Comparison to other algorithms
Fishgram is more suitable for OpenCog's purposes than existing graph mining algorithms, such as GSpan. Most other graph mining algorithms were designed with molecular datasets in mind. The OpenCog AtomSpace is a different graph in various ways. For one, there are many possible relations between nodes (much like in a semantic network). Many relations involve more than two objects, and there are also properties – predicates about a single object. So the relations are effectively directed links of varying arity. It also has events, and many states can change over time (e.g. an egg changes state while it's cooking). Fishgram is designed for general knowledge in an embodied agent.
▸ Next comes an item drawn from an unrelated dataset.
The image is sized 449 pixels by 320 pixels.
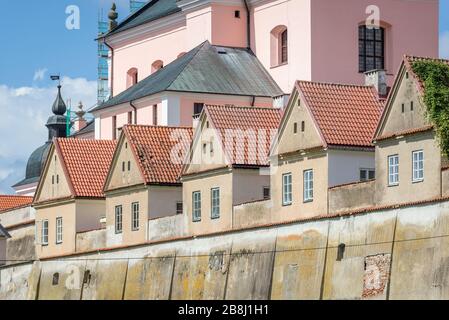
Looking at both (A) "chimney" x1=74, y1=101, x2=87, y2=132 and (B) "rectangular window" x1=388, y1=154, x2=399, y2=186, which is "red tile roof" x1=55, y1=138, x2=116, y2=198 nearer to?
(B) "rectangular window" x1=388, y1=154, x2=399, y2=186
There are other major differences. Fishgram uses a breadth-first search, rather than depth-first search. And it does an “embedding-based” search, searching for patterns that can be embedded multiple times in a large graph. Molecular datasets have many separate graphs for separate molecules, but the embodied perceptions are closer to a single, fairly well-connected graph. Depth-first search would be very slow on such a graph, as there are many very long paths through the graph, and the search would mostly find those. Whereas the useful patterns tend to be compact and repeated many times.
Lastly the design of Fishgram makes it easy to experiment with multiple different scoring functions, from simple ones like frequency to much more sophisticated functions such as interaction information.